= Ralph Cairns =

British police officer (1907–1939)

Ralph Cairns (23 October 1907 – 26 August 1939) was a British police officer who was commander of the Jewish Section of the Palestine Police's Criminal Investigation Department (CID) until his assassination by Irgun alongside Ronald Barker.

==Biography==
Cairns was born in Greenock, Scotland. Enrolling in the Palestine Police in 1931, unusually for the time without any previous police service, he was quickly identified as a high-flyer, passing his advanced Arabic exam from a standing start in two years. Cairns was also the first British Policeman to speak fluent Hebrew.

In April 1938, while serving as a sergeant in Haifa, he investigated the deaths of two Arab women and two British Police officers who were killed in a bomb blast on a train. Using his many Jewish friends and contacts he traced the planning of the attack to Avraham Stern. Stern later would break away from the Irgun. This was the first time the name of Stern had come to the attention of the Palestine Police.

Following this event Cairns was promoted to the rank of Inspector and transferred to Jerusalem where he became Head of Jewish Section in the CID. His opposite number was Inspector Ronald Barker who held the parallel post in Arab Affairs. During his service in the Palestine Police, Irgun accused Cairns of the torture of a number of its members, including Benjamin Zerony and Mordechai Pacho.

The alleged torture of Zerony between 5–8 August 1939 resulted in a Palestine-wide leaflet being distributed by the Irgun announcing he was to be assassinated. Zerony was close to Avraham Stern, but had become concerned when Stern ordered the death of his own Irgun operative for refusing to explode a device to kill British police officer Geoffrey Morton because there were Jewish children playing in the street. Files released by MI5 in 2017 confirm that, at that time, Zerony was complicit with British Police in providing information about Stern. Later Zerony fled to the USA and returned after an armistice was agreed. MI5 files report that the real reason for Cairns' assassination was his and his sergeant’s (Tom Wilkin) success in closing the net on Avraham Stern.

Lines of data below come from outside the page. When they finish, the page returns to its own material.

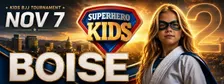 SuperHero Kids Boise 2 - November 7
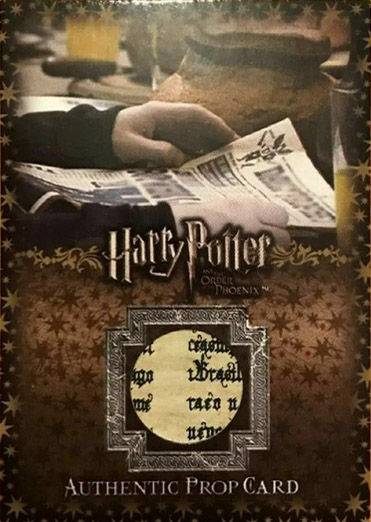 P3 - The Daily Prophet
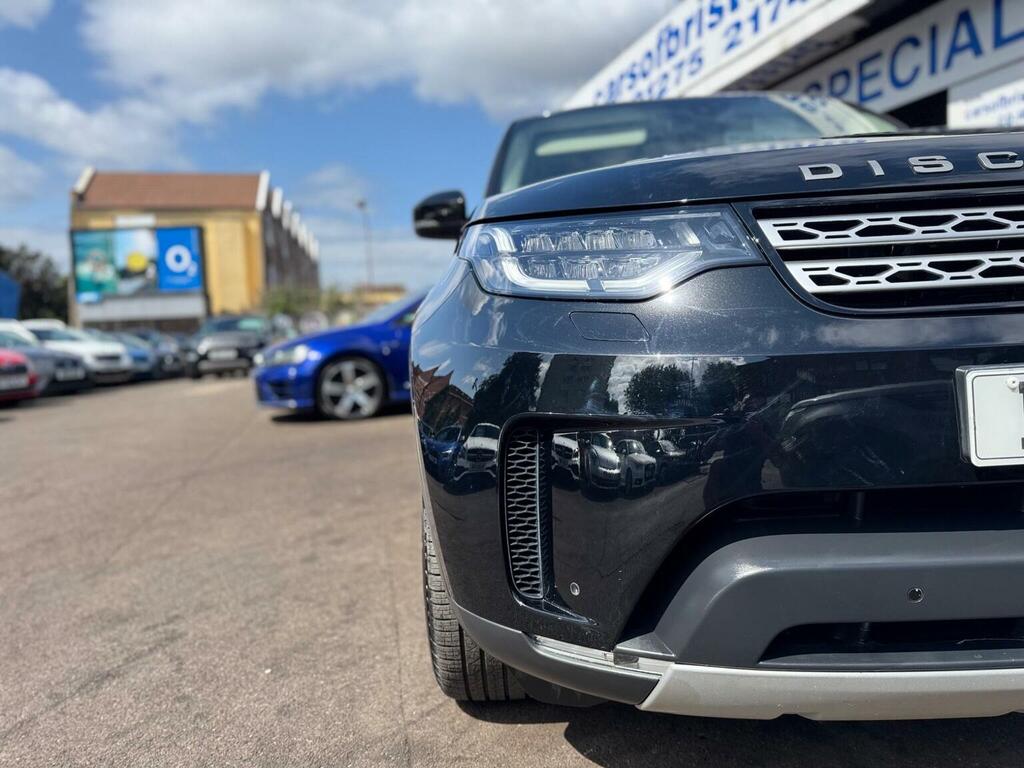 Land Rover Discovery 3.0 Commercial Td6 Se 255 Bhp Black #9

Previous attempts to assassinate Cairns had been made by shooting from the pillion of a motorcycle when he was walking with his German fiancée Marianna Laur in a market. Cairns, using his service revolver, pushed his fiancée aside and shot the pillion rider dead, with the driver escaping on foot through the town.

==Assassination==
On 26 August 1939, Cairns and Barker were assassinated by a remotely-detonated Irgun landmine containing 15 kg of blasting gelatin and 5 kg of metal pieces in Rehavia, Jerusalem, on the orders of then Irgun leader Hanoch Kalai. The Irgun member who detonated the mine was future Israeli politician Haim Corfu. Cairns is buried in the Jerusalem Protestant Cemetery. At the time, the deaths caused outrage in both the Jewish community, where both men had a wide circle of friends, and among the ex-pat population. Articles in the Jerusalem Post and the Jewish Chronicle condemned the attacks as an outrage.

Like his nemesis Avraham Stern, Cairns' fiancée was pregnant when he died. Marianna Laur later married an American serviceman and went to live in the United States. However, Laur arranged with the British government for Cairns' daughter (Ralpha) to carry his surname. Laur held a memorial service at her church every year for him until her death in 2001.